*Work order 1*
Summarize the WandaVision review in three sentences.
*Work order 2*
Answer these questions from the WandaVision review:
(a) What color are the magic ropes Agatha uses on Billy and Tommy?
(b) According to the mid-credits sequence, what has S.W.O.R.D. made out of Vision's body?
(c) Whose talents does the review say the episode spotlighted?
*Work order 3*
Please copy everything in the WandaVision review from "In short, Agatha" down to "the season finale.".

*Page extract*
Looking at Vision's note here, on the unfinished site of the home they'll never share together, is what makes her break, and the grief blasts out of her, not just building a perfect '50s suburban home out of nothingness, but transforming the rest of Westview into a picturesque town to match. And out of nothingness Wanda also creates a new Vision, black and white and ready to welcome her home.

Wanda sinks into the couch and her happy fantasy — until Agatha snaps her out of it, the sitcom fantasy shifting to the unreality of a multi-cam soundstage. When Wanda hears her boys calling out for her, she finds an exit and runs out... onto the street outside her home, where Agatha, having gone full witch in the blink of an eye, is choking Billy and Tommy with magic purple ropes. Kathryn Hahn goes full supervillain in the best way as she tells Wanda that she's figured out that Wanda is the incarnation of a mythical figure, "a being capable of spontaneous creation... and here you are using it to make breakfast for dinner."

In short, Agatha names her: "that makes you the Scarlet Witch." And credits!

Well, credits, and then a mid-credits sequence delivering a major reveal: Specifically, what Hayward's been working on all this time on the outskirts of Westview. Wondering what happened to Vision's body, since Wanda didn't really steal it? Turns out S.W.O.R.D. has transformed it into a monochromatic version of Vision, a real Sentient Weapon they'll now be ready to deploy in the season finale.

"Previously On" didn't include nearly any of the elements that have made this show so enjoyable to track over the last several weeks, and there was a pretty large amount of exposition packed into this episode. However, it also spotlighted the incredible talents of both Elizabeth Olsen and Kathryn Hahn, and delivered something we don't often get in stories about superheroes — an honest and sometimes heartbreaking look at the mind-numbing truth of grief. WandaVision has been playing with the concept of fantasy versus reality all season long, and this was the week that made it clear there are some things you can never escape.

wandavision-episode-8-elizabeth-olsen-social-feature
Image via Disney+

And Now, For These Messages...

  • It's a real trip to see scenes in a "Previously On..." segment that I first saw in a movie theater. But the fact that WandaVision is really treated as an extension of the MCU here is appreciated.

*Given records*

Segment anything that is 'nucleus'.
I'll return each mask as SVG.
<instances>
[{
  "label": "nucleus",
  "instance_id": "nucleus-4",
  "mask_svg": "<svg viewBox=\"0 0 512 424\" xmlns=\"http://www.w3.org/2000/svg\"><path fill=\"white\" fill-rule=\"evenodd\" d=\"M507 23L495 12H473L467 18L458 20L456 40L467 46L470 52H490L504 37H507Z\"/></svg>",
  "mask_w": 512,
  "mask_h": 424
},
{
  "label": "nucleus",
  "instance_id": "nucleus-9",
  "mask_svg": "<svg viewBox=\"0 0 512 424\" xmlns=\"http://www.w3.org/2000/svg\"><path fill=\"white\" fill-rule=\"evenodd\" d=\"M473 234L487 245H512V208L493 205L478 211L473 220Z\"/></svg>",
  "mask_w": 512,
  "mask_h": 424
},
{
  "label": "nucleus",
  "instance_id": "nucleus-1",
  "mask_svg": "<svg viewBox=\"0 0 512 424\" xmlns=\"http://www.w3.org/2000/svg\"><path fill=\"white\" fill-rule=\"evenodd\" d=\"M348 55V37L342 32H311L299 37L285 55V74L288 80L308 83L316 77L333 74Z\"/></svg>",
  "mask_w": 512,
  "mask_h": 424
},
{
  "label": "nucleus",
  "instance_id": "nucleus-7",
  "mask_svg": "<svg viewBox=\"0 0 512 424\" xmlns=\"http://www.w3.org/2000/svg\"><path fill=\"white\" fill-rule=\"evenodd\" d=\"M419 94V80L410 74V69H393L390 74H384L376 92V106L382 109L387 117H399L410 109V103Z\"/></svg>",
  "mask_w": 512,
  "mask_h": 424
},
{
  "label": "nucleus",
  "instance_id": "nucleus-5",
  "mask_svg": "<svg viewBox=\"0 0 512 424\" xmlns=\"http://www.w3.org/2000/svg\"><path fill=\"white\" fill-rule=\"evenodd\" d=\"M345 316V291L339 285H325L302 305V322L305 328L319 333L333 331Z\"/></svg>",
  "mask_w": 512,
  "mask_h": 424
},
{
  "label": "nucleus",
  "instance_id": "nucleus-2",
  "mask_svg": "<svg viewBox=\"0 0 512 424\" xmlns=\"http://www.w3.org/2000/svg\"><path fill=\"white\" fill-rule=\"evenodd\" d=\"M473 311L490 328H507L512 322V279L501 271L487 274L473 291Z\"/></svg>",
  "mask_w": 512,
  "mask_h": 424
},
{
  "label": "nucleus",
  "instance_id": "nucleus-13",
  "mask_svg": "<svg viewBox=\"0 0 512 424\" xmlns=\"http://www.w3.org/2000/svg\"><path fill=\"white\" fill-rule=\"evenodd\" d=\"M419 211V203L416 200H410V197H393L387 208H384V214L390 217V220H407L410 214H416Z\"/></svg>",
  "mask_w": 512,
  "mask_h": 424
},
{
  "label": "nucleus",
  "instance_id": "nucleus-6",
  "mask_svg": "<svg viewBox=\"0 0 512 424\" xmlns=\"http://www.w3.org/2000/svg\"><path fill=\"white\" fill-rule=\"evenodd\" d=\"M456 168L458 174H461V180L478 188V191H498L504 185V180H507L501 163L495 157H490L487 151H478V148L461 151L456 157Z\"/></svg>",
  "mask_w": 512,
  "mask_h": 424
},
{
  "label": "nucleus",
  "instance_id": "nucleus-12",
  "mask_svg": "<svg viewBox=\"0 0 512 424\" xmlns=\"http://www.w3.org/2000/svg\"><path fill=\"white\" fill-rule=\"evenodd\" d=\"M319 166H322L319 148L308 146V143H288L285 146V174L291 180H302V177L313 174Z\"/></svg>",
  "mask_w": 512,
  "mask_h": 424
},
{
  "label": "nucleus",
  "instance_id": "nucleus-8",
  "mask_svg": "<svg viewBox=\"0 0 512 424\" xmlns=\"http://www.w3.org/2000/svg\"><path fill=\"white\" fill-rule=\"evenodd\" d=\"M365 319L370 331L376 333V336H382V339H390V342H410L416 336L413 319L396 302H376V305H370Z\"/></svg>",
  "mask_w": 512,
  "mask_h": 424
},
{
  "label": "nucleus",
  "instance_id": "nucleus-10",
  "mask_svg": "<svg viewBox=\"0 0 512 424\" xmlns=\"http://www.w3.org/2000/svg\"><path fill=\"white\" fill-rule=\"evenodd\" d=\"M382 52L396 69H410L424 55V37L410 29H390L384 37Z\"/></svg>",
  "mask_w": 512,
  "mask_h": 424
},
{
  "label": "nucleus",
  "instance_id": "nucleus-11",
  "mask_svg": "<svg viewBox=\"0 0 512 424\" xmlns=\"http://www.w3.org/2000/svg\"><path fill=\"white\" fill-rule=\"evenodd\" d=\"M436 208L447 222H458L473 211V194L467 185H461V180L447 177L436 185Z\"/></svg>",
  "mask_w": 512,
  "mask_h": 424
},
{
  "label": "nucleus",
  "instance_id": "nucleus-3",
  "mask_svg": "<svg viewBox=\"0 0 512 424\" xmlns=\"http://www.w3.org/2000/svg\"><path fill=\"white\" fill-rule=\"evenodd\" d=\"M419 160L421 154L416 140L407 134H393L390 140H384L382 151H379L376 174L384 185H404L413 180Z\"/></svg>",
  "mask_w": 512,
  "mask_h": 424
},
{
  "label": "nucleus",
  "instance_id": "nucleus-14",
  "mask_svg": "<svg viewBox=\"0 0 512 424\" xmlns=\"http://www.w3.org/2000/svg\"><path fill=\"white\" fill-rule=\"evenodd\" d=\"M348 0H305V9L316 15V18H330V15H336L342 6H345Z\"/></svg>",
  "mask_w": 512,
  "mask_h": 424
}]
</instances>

*Response box 1*
Wanda's grief breaks loose when she sees Vision's note on the unfinished site of their home, and from nothing she builds a '50s suburban home, turns the rest of Westview into a matching town, and creates a new black-and-white Vision. Agatha later chokes Billy and Tommy with magic purple ropes and names Wanda the Scarlet Witch, and a mid-credits sequence shows that S.W.O.R.D. has turned Vision's body into a monochromatic Sentient Weapon for the season finale. The episode packed in a lot of exposition, but it spotlighted Elizabeth Olsen and Kathryn Hahn and gave an honest, sometimes heartbreaking look at grief.

*Response box 2*
(a) Purple.
(b) A monochromatic version of Vision, a real Sentient Weapon.
(c) Elizabeth Olsen and Kathryn Hahn.

*Response box 3*
In short, Agatha names her: "that makes you the Scarlet Witch." And credits!

Well, credits, and then a mid-credits sequence delivering a major reveal: Specifically, what Hayward's been working on all this time on the outskirts of Westview. Wondering what happened to Vision's body, since Wanda didn't really steal it? Turns out S.W.O.R.D. has transformed it into a monochromatic version of Vision, a real Sentient Weapon they'll now be ready to deploy in the season finale.